Web image-caption data
* * * * * * *

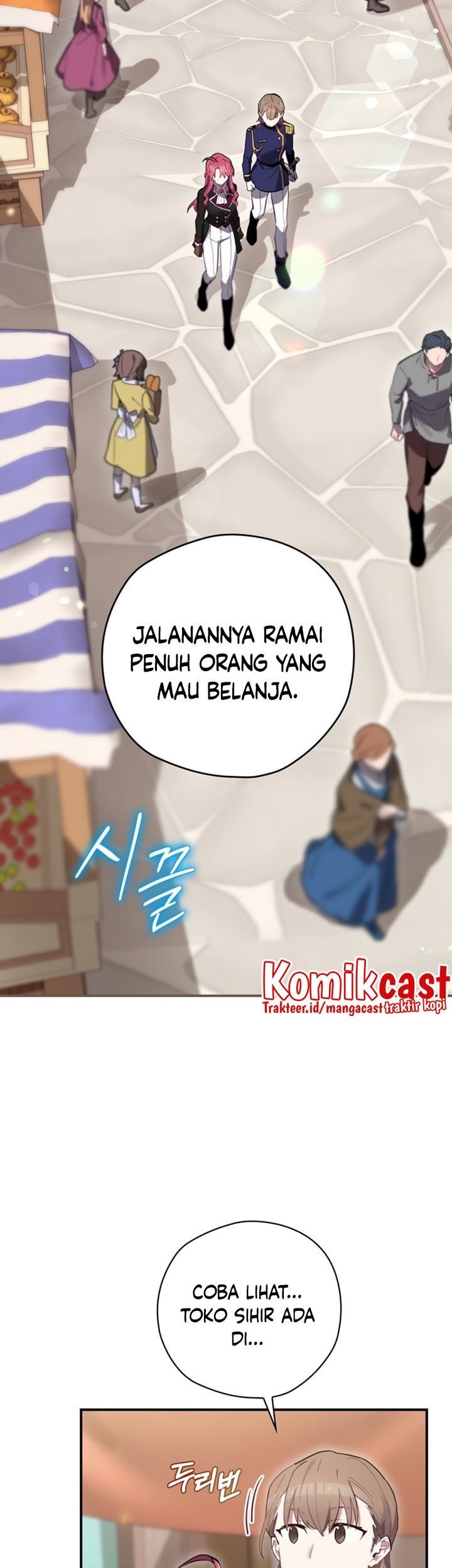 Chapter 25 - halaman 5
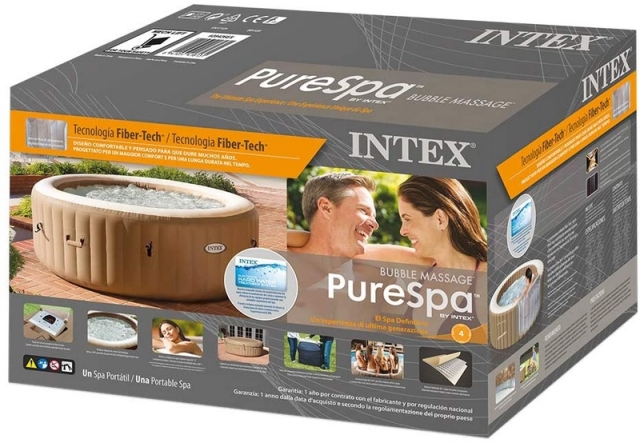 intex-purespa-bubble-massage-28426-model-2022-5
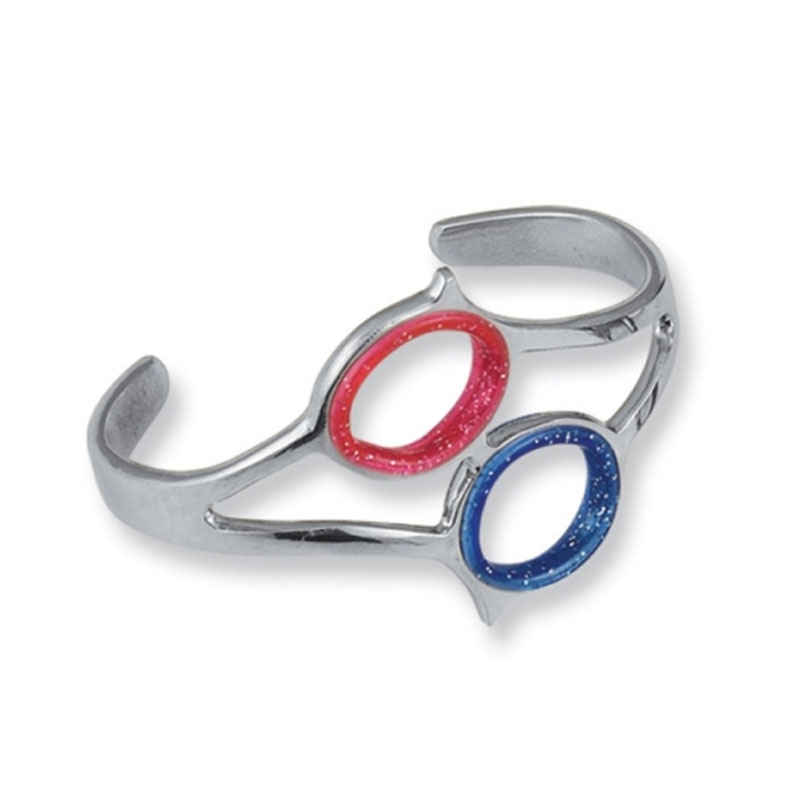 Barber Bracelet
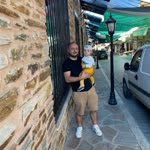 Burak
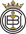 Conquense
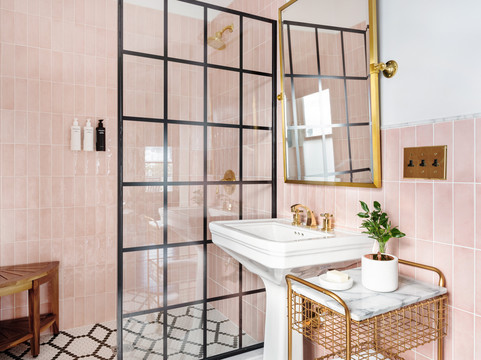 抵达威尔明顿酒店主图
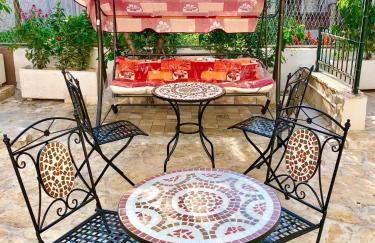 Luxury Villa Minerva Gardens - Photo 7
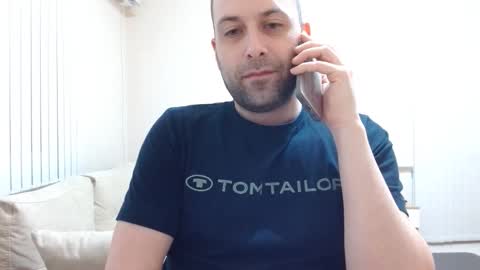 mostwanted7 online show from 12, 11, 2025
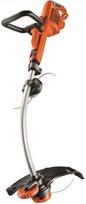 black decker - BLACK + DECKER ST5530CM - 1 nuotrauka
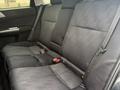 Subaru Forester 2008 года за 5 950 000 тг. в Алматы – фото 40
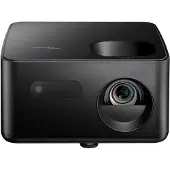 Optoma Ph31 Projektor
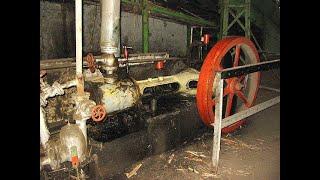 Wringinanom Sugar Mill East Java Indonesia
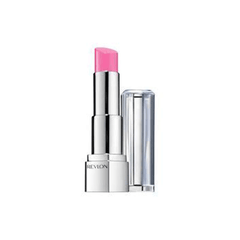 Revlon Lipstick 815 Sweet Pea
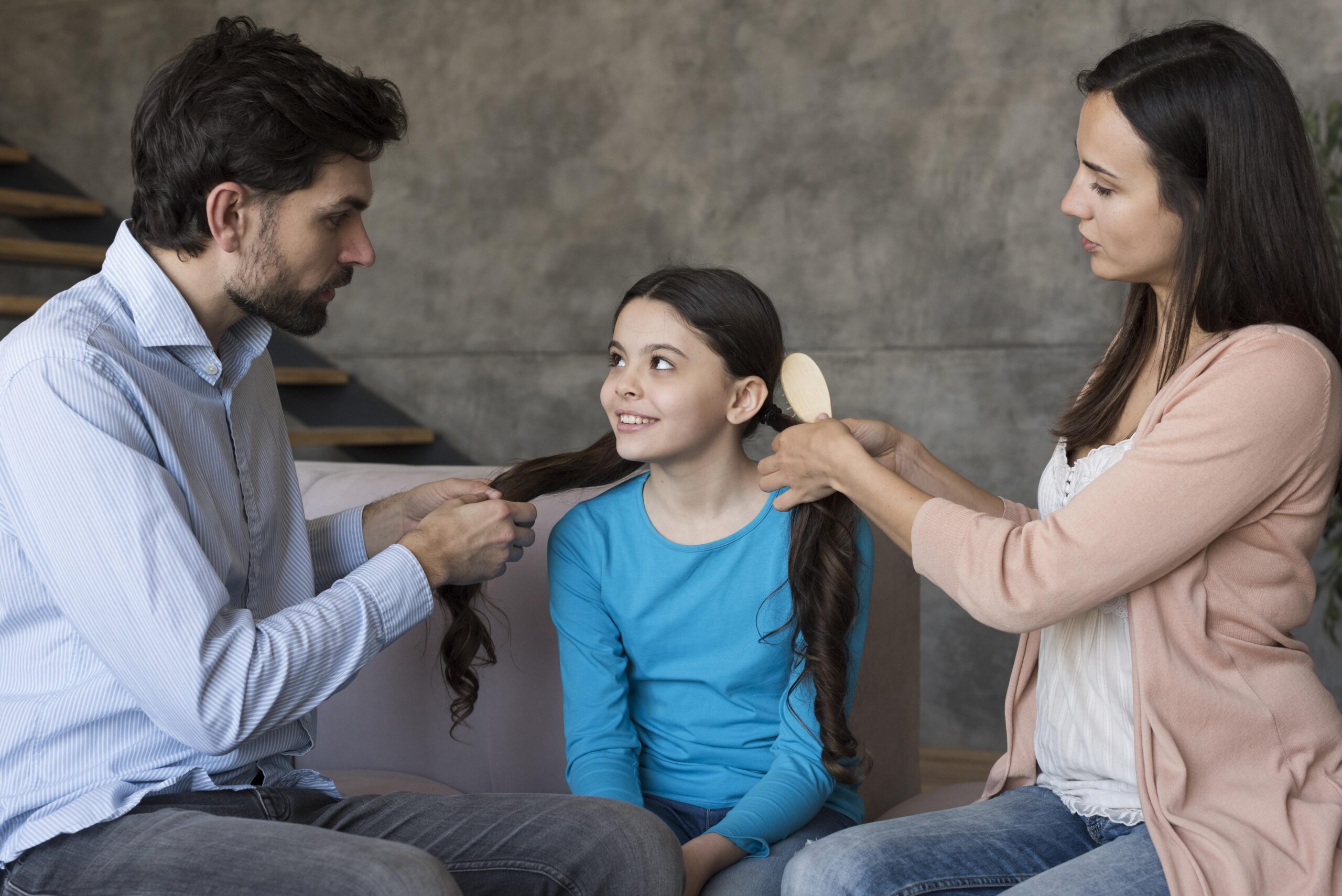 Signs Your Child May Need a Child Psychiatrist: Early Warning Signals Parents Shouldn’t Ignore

* * * * * * *

- _REQUIRED WORK_: Copy out the captions of all the records above word for word, leaving out the pictures.

- _RESULT OF THIS TASK_:
 Chapter 25 - halaman 5
 intex-purespa-bubble-massage-28426-model-2022-5
 Barber Bracelet
 Burak
 Conquense
 抵达威尔明顿酒店主图
 Luxury Villa Minerva Gardens - Photo 7
 mostwanted7 online show from 12, 11, 2025
 black decker - BLACK + DECKER ST5530CM - 1 nuotrauka
 Subaru Forester 2008 года за 5 950 000 тг. в Алматы – фото 40
 Optoma Ph31 Projektor
 Wringinanom Sugar Mill East Java Indonesia
 Revlon Lipstick 815 Sweet Pea
 Signs Your Child May Need a Child Psychiatrist: Early Warning Signals Parents Shouldn’t Ignore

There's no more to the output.